A lock of Edmund Kean's hair
A small print, pen and brown ink on 2 pieces of folded paper, possibly a letter, and a lock of hair in a frame.
"Edmund Kean" (in print); "Edmund Kean" (signature on each piece of paper); "Jany 12th 1833 / 15th Decr 1830" (dates on each paper); "I certify that this lock of hair was taken off by me two hours after Mr Edmund Kean's death at Richmond Surrey on the 12th day of May 1833 / John Lee 24 Bow St Oct 25 / 49" (insc. pen and brown ink below hair)

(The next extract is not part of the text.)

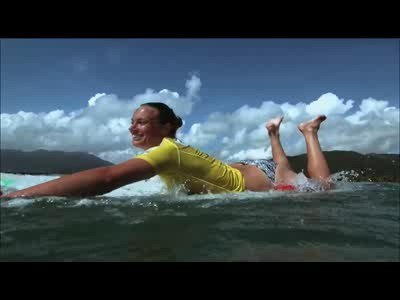 Swatch Girls Pro Chine 2012 : les plus belles images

No record of how it came to the Garrick Club, but was sold by Farebrother, Lye & Palmer sale, 24th February 1881 "Collection of pictures, water-colour drawings, manuscript plays, old play bills, relics, and a variety of items connected with the drama, from the time of David Garrick to a comparatively recent period, the property of the Trustees of the Royal Dramatic College, and others" Lot 93: small portrait of Edmund Kean with Autograph and lock of his hair
Exhibition for the opening performance of the National Theatre at the Old Vic on 22nd October 1963
During an examination undertaken in March 2003, it was discovered that the pieces of paper are in fact receipts that have been crossed by Kean's own signature, and dated 15th December 1830, and 12th January 1833. Also found inside the frame was the cover for the Farebrother, Lye & Palmer sale and the lot entry [see provenance above], and a piece of tape inscribed "Opening of National Theatre at the Old [Vic (cropped)] / 22 October.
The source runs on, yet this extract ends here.